Shug sits down, and for the first time, joins the other women in their quilting. Her action places her firmly united with Sofia and Celie. Later, pieces of Shug's old yellow dress are added to the quilt, the pattern of which is Sister's Choice. There's little doubt this quilt will be passed on to daughters and granddaughters.
‘Oranges Are Not The Only Fruit’ can be seen as a lesbian novel. Lesbianism is a metaphor for difference, for issues of conformity and self-assertion. Jeannette comes to it "by accident"–a discovery of her own nature, and of pleasure. Not a choice or an act of will, so it cannot be a sin. The last three sections of the book–Joshua, Judges, Ruth–present a complex struggle of self-definition and escape. Joshua made the walls of Jericho fall down by blowing his trumpet. Jeanette needs to break down the walls of her home, and to create the magic circle that will protect her soul from the world. She also needs the pebble–something left over from the wall, a magic token, but also a weapon, like the stone David used to kill Goliath. The death of Elsie breaks Jeanette’s ties with her town. And so, she makes the journey to the beautiful city, that is, Oxford, marking Jeannette’s decision to live away from home, and to be prophet rather than priest. Ending returns to irony, the mother’s reality, like Melanie’s, has been left untouched by their encounter with Jeanette.

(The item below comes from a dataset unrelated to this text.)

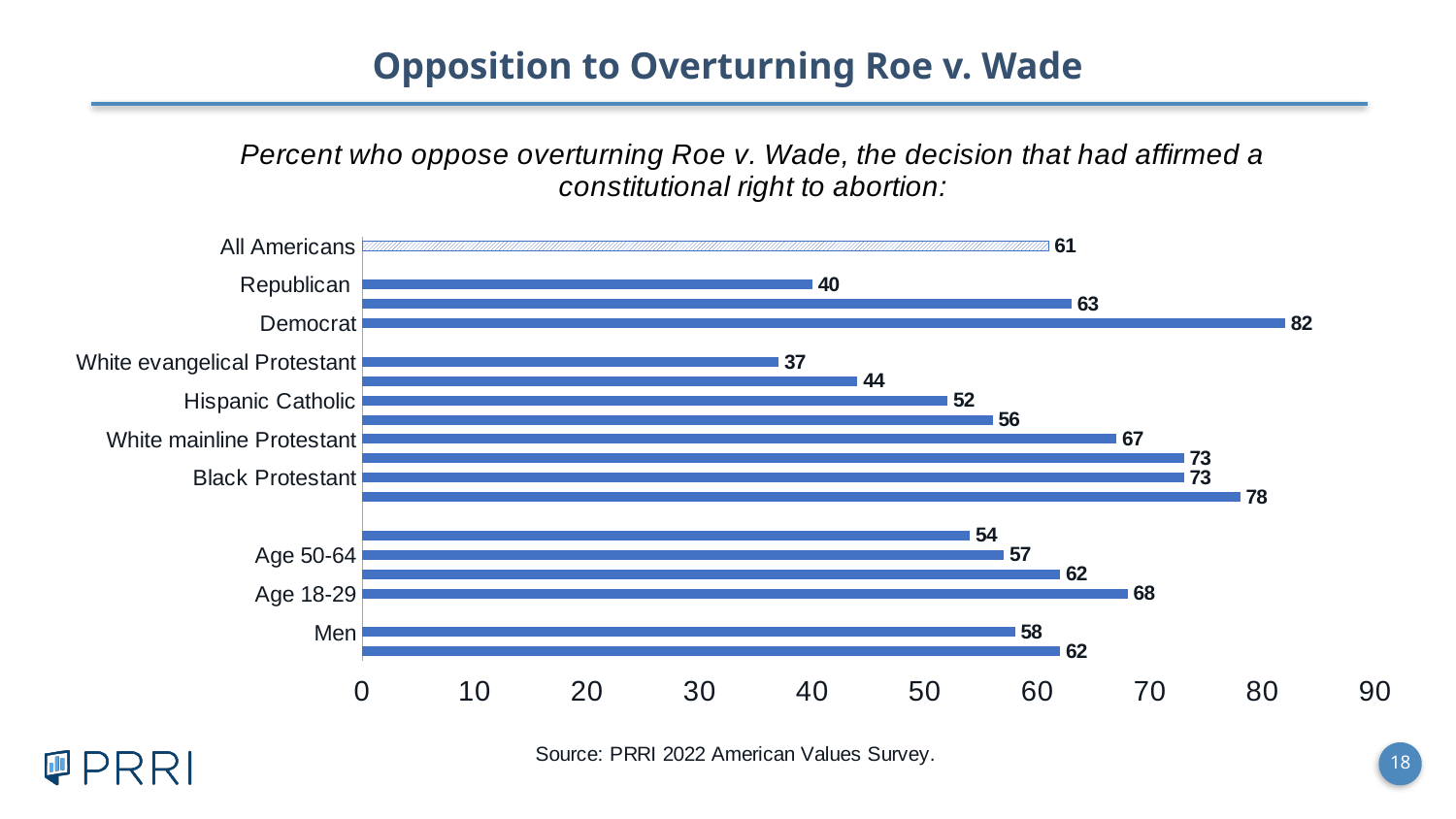
What percent of Democrats oppose overturning Roe v. Wade? 82 What is the value shown for White evangelical Protestant? 37 Which is larger, the value for Black Protestant or the value for White mainline Protestant? Black Protestant What is the value shown for Republican? 40 Which labeled group has the highest value on the chart? Democrat What kind of chart is shown on the slide? Bar chart What is the value shown for Age 18-29? 68 What is the value shown for All Americans? 61 Which labeled group has the lowest value on the chart? White evangelical Protestant What is the difference between the values for Democrat and Republican? 42 What is the title of the slide? Opposition to Overturning Roe v. Wade Is the value for Hispanic Catholic greater or less than 60? less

Characters in both novels face and overcome struggle. Celie is reunited with her beloved sister and children and is totally independent from men, romantically and financially. Jeannette escapes the oppression of her fundamentalist religious community; she discovers herself and is liberated, no longer reliant or betrothed to the church. Struggle can come in many forms, even as a challenge. It doesn’t necessarily have to be negative. Although the situations that both Celie and Jeannette were faced with were oppressive, both protagonists sought it as a challenge that they overcame and were liberated by.